Atlas of Transcription Factor Binding Sites from ENCODE DNase Hypersensitivity Data across 27 Tissue Types
Cory C. Funk, Alex M. Casella, Segun Jung, Matthew A. Richards, Álex Rodríguez, Paul Shannon, Rory Donovan-Maiye, Ben Heavner, Kyle Chard, Yukai Xiao, Gustavo Glusman, Nilüfer Ertekin‐Taner, Todd E. Golde, Arthur W. Toga, Leroy Hood, John D. Van Horn, Carl Kesselman, Ian Foster, Ravi Madduri, Nathan D. Price, Seth A. Ament
Abstract
Characterizing the tissue-specific binding sites of transcription factors (TFs) is essential to reconstruct gene regulatory networks and predict functions for non-coding genetic variation. DNase-seq footprinting enables the prediction of genome-wide binding sites for hundreds of TFs simultaneously.
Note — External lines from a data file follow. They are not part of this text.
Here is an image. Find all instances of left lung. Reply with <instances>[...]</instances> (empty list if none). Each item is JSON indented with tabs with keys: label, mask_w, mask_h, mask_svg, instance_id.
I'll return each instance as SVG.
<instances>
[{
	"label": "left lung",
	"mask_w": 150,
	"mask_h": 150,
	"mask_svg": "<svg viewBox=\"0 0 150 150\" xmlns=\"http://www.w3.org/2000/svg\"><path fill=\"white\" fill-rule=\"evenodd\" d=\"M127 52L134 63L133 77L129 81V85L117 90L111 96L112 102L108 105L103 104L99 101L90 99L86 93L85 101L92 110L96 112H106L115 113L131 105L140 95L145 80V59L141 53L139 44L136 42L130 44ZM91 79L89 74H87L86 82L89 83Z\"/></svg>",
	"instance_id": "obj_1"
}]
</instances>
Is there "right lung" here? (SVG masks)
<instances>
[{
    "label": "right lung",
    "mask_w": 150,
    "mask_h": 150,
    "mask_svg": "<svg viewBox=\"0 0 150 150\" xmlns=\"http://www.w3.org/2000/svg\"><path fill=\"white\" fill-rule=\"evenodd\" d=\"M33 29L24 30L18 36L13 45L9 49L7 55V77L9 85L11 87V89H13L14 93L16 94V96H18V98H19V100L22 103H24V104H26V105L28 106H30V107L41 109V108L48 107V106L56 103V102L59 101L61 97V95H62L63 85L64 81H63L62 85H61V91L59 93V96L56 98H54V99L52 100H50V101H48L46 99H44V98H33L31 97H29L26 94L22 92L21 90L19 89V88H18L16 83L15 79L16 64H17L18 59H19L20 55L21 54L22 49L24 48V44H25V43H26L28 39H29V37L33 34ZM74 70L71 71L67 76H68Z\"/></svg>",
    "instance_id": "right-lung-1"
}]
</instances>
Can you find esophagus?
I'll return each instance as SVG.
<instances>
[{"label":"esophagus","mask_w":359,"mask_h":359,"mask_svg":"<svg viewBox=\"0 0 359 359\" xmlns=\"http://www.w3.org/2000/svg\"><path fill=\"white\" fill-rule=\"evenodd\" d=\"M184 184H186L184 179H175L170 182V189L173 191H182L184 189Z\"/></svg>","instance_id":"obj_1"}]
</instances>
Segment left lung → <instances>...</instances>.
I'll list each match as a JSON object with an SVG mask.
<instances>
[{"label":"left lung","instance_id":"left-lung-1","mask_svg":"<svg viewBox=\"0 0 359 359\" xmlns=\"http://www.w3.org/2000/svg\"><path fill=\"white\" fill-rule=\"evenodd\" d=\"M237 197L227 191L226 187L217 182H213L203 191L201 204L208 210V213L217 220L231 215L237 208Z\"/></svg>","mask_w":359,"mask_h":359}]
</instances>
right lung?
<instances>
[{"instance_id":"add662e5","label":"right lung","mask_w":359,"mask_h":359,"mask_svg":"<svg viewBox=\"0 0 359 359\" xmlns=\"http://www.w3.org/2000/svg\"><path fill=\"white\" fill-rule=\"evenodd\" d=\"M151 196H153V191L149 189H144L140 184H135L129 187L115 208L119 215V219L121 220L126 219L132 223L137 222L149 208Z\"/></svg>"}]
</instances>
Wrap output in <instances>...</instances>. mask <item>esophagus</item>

Despite the public availability of high-quality DNase-seq data from hundreds of samples, a comprehensive, up-to-date resource for the locations of genomic footprints is lacking. Here, we develop a scalable footprinting workflow using two state-of-the-art algorithms: Wellington and HINT. We apply our workflow to detect footprints in 192 ENCODE DNase-seq experiments and predict the genomic occupancy of 1,515 human TFs in 27 human tissues. We validate that these footprints overlap true-positive TF binding sites from ChIP-seq. We demonstrate that the locations, depth, and tissue specificity of footprints predict effects of genetic variants on gene expression and capture a substantial proportion of genetic risk for complex traits.